My brain hurt as I struggled to see that particular perspective on the Expeditionary Force. We'd tied down divisions of American troops, all right, but that wasn't what we had come there to do.

Or was it? I'd been sent to stop genocide, but I'd certainly created a mess doing it. Had the Commanding General, Expeditionary Forces been ready to step in at any moment, using _RCS Panoptes_ to see that things were going well, and that as long as I did what he wanted, he wouldn't apply either the brakes or the cattle prod?

"Yes," I said, committing some hundreds of Bear Force troops to die, killing thousands of Americans along the way, and encouraging tens of thousands to kill each other in pointless petty squabbles. Their only meaning, a distraction, like giving the man with the rifle jock itch.

"So perhaps the Muslims are right, perhaps the enemy of my enemy can be my friend."

"And perhaps they are right another way. If you save the life of one man, you save the life of the entire world."

It was his turn for his brain to hurt.

"California wants ... peace?"

"Enough to kill for it, in job lots. Sudden non-cooperation with NORAD, and a destabilization campaign within America. Not enough. Not enough to disarm America. We must break Trident."

Trident. Named for a god's weapon. Killer of cities. Still fully operational.

But Trident had two weaknesses we had identified.

A ballistic missile submarine must go to missile depth to fire.

A ballistic missile submarine could not stay on patrol forever. She had to go back for overhaul and supplies.

"How? Trident is unkillable, unstoppable. Even if we had ballistic missile defense which we do not anymore."

I fractionally shook my head.

He caught it.

This was too sensitive a subject to discuss outside a truly secure room.
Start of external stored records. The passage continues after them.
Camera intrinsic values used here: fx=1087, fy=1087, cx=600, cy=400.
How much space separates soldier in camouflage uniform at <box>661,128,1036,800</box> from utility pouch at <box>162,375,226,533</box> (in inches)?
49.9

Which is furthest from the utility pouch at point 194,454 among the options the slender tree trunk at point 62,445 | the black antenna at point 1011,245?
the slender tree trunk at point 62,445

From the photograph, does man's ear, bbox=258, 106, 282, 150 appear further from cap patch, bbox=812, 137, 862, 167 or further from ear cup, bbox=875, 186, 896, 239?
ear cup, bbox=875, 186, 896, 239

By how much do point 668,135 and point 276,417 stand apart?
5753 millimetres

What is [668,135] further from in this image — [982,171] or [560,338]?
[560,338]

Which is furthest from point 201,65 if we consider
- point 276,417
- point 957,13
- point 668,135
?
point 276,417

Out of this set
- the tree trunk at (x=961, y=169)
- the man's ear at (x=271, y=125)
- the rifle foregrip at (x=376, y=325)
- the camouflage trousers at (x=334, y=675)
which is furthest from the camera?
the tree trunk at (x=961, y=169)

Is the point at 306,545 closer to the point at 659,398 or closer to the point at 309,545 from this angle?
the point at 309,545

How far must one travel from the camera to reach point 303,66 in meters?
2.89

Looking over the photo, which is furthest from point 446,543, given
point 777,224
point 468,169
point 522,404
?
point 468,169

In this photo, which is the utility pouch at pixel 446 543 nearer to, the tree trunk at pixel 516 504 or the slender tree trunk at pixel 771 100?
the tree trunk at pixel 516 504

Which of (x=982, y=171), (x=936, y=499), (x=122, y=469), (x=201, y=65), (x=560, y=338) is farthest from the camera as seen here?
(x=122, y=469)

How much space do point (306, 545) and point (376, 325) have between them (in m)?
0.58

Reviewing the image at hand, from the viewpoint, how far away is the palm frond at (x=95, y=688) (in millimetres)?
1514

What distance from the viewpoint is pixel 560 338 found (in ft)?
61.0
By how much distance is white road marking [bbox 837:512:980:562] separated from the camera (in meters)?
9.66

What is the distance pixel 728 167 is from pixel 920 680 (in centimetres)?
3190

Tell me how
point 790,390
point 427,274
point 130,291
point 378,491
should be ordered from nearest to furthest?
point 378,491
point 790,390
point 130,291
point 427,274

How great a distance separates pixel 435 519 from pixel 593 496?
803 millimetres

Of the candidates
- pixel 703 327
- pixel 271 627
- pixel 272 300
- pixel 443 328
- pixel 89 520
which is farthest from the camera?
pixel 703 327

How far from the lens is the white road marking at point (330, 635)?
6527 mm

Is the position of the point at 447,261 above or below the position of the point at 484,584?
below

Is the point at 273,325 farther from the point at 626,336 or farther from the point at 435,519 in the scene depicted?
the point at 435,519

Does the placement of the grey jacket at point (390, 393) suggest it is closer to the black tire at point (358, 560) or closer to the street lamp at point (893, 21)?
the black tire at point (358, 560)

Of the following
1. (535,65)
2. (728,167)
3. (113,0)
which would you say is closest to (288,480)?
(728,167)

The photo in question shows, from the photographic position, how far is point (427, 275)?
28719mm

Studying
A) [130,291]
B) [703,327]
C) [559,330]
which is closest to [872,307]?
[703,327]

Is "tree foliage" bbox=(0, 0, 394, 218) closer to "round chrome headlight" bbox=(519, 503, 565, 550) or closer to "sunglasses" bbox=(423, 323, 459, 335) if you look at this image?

"Enough of business. Dinner. I have picked the restaurant. I have notified your security detail, so that they can be nearby."

###

The food was ass.

I'd grown up on California Chinese food. Not the Americanized dreck, but the good stuff.
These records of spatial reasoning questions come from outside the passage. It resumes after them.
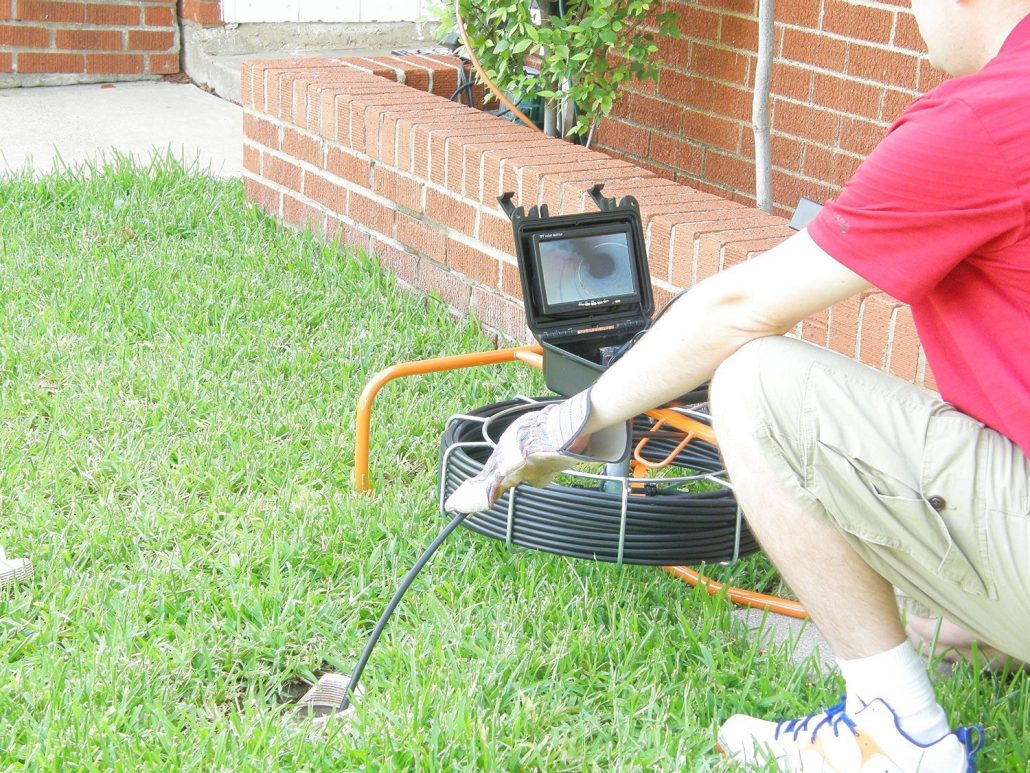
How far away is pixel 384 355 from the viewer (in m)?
3.66

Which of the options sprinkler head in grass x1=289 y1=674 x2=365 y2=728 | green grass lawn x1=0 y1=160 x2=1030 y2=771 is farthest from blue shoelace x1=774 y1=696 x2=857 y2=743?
sprinkler head in grass x1=289 y1=674 x2=365 y2=728

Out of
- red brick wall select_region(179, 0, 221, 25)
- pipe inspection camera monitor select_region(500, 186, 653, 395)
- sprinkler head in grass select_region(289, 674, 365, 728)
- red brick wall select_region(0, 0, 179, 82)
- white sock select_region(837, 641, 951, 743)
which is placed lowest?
sprinkler head in grass select_region(289, 674, 365, 728)

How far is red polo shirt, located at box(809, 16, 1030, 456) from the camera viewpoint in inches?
66.5

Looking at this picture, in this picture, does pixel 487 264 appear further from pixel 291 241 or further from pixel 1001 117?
pixel 1001 117

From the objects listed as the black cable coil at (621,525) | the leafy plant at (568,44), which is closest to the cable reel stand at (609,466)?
the black cable coil at (621,525)

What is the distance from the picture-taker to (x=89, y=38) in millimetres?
6656

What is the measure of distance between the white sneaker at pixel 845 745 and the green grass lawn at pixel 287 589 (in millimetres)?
75

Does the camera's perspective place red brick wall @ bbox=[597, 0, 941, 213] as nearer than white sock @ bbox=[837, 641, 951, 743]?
No

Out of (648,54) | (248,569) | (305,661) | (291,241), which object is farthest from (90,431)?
(648,54)

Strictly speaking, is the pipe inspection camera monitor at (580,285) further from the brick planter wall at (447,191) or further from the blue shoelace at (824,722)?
the blue shoelace at (824,722)

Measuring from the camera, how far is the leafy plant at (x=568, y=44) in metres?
4.04

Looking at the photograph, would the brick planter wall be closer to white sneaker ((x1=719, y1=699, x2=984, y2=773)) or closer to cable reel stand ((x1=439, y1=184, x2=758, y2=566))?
cable reel stand ((x1=439, y1=184, x2=758, y2=566))

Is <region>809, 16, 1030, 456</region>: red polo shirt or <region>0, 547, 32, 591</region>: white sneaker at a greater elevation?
<region>809, 16, 1030, 456</region>: red polo shirt

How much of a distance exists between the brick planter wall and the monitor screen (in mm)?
435
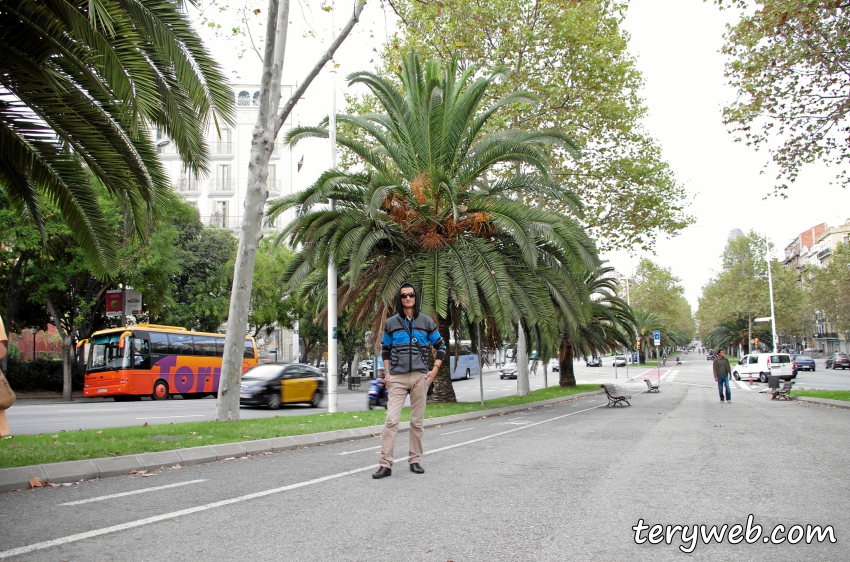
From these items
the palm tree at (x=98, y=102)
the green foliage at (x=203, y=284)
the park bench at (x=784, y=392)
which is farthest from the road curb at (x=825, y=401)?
the green foliage at (x=203, y=284)

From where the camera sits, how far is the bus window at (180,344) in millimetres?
29547

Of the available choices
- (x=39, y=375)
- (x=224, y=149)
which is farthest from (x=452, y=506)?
(x=224, y=149)

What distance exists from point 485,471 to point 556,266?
40.2ft

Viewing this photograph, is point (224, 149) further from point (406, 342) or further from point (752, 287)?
point (752, 287)

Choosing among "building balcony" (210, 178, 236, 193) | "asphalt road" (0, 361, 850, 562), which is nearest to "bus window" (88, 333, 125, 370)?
"asphalt road" (0, 361, 850, 562)

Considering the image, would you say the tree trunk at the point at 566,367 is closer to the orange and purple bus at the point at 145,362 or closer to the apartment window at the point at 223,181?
the orange and purple bus at the point at 145,362

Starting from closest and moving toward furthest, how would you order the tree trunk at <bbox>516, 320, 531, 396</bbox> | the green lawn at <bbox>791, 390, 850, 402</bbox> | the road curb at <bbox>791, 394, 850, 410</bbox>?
the road curb at <bbox>791, 394, 850, 410</bbox> → the green lawn at <bbox>791, 390, 850, 402</bbox> → the tree trunk at <bbox>516, 320, 531, 396</bbox>

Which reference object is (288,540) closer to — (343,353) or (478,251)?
(478,251)

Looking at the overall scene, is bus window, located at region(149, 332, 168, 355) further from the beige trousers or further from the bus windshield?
the beige trousers

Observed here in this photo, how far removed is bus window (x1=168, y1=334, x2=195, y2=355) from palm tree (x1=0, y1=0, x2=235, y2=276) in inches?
812

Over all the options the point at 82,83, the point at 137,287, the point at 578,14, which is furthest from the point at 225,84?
the point at 137,287

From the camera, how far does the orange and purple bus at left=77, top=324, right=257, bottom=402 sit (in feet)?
92.2

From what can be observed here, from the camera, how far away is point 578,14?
24.0 m

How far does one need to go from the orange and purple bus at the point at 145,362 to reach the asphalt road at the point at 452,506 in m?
21.6
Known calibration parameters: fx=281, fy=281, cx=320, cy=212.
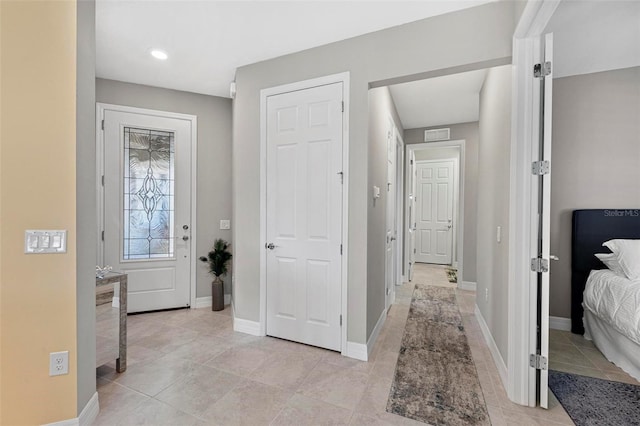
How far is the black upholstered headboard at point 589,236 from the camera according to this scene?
2.76 metres

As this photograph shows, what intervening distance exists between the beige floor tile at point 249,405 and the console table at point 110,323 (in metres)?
0.92

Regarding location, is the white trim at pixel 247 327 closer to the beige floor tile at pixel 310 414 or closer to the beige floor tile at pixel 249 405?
the beige floor tile at pixel 249 405

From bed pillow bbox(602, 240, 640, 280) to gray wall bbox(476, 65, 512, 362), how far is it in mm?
1007

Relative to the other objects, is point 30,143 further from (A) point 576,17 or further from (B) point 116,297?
(A) point 576,17

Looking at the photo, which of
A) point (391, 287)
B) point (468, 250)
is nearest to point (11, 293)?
point (391, 287)

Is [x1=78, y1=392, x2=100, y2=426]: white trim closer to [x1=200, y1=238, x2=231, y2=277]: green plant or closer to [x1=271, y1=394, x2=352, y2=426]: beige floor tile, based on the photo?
[x1=271, y1=394, x2=352, y2=426]: beige floor tile

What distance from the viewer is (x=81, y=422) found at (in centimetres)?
158

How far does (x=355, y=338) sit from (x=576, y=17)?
3053mm

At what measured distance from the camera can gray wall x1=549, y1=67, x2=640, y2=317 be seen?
111 inches

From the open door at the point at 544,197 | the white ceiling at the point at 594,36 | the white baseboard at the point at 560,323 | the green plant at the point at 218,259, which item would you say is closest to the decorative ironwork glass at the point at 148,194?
the green plant at the point at 218,259

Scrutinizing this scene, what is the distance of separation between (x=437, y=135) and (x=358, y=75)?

This was Cantonese. And my host delighted in getting me to take bites of utter swill, and THEN telling me what I had just eaten.

I ate shit with a grin. And tolerated the burning as if it were a pepper spray exercise.

It was only at the very end that I was able to get my revenge.

"There was a charming young lady in the hotel room when I first checked in. I have not seen her again. Is she quite all right?"

He'd had a briefing pack all right. He didn't try to pretend that he didn't know who I was talking about.

"Yes. She's fine."

My brief descent into business tolerated, he went back to discussing the menu, and my social obligation to try most of it.

###

Fat, bloated and feeling utterly disgusted with myself, our hosts and my species, approximately in that order, I slunk out of the hired taxi for the gates.

The courtesy constable on duty was clearly uncomfortable in her newly issued tightly fitting uniform. The buttons were about to give their all to try to keep her bosom contained, and fail.

She saluted crisply as I passed her, a look of relief on her face when I waved a hand weakly in reply.

Busted. So to speak. But not quite out of the game yet.

Well, that was one life I'd tried to save tonight.

How many thousands I'd killed would remain to be seen.